Sometimes priority is given to the order that was submitted first. Other exchanges might prioritise an order with a large volume over a small order with the same offer price, or even the other way around.

The new tie-breaker developed at IFN is different in that orders with the same offer price are prioritised according to whether the offer price is high or low.

Offers become more competitive if the rationing rule gives higher priority to sell orders with a small volume when ties occur at high offer prices. The effect is largest in markets such as security exchanges, where orders are entered at just a few price levels, so that rationing becomes more important.

Under the most beneficial circumstances, the research shows that the new rationing rule would have the same effect as if the number of traders was doubled, thereby increasing the competition and forcing the trade to be conducted more efficiently.

In a procurement auction where sell orders are entered at 10 different price levels with a mark-up of around 10%, the procurement price can be reduced by roughly 1%, leading to huge savings on large contracts. So government bodies that carry out procurement auctions or sell spectrum licences, emission permits or treasury bills would save billions in taxpayers’ money.

Savings would be similar in a sales auction when applying pro-competitive rationing to buy orders, but then the rationing rule should give higher priority to buy orders with a small volume when ties occur at low bid prices.
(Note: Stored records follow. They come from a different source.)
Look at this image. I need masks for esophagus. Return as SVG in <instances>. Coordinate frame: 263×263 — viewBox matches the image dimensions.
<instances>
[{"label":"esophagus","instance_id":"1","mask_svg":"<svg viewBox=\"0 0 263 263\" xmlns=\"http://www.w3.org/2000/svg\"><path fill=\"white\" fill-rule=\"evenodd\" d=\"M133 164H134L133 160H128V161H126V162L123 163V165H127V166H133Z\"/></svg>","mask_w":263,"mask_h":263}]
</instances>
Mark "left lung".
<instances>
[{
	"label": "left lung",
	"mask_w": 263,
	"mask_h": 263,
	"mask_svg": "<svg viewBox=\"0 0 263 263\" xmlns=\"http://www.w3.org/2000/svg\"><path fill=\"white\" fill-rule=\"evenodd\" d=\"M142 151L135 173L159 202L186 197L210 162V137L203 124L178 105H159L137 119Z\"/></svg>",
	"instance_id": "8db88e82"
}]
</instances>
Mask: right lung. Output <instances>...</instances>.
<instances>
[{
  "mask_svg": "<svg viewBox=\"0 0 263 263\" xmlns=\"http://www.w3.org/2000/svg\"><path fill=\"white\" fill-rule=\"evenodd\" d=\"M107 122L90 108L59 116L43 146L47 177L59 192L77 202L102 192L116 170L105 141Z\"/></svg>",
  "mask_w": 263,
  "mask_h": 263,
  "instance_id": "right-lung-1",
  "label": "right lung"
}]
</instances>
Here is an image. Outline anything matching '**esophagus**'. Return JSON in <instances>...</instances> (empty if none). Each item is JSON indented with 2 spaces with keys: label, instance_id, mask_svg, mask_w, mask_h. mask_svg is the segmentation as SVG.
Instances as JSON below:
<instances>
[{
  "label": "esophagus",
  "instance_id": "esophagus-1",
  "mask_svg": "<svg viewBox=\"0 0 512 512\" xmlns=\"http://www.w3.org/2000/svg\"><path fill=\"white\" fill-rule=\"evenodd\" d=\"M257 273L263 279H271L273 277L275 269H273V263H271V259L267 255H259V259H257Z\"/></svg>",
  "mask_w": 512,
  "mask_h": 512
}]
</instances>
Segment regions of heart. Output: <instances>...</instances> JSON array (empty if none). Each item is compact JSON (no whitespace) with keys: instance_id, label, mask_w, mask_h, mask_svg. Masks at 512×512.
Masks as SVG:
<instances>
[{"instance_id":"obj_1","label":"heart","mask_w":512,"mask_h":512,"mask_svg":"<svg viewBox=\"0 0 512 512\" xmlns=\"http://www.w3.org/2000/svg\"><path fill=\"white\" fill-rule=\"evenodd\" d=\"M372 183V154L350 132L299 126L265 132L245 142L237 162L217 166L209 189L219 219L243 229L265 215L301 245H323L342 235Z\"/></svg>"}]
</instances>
By cleverly designing the tie-breaker rules in this way, trading orders become less strategic and better represent the traders’ true preferences.

ENDS


Notes for editors: ‘Pro-competitive Rationing in Multi-unit Auctions’ by Pär Holmberg is published in the October 2017 issue of the Economic Journal.

Pär Holmberg is associate professor at the Research Institute of Industrial Economics (IFN) in Stockholm, Sweden.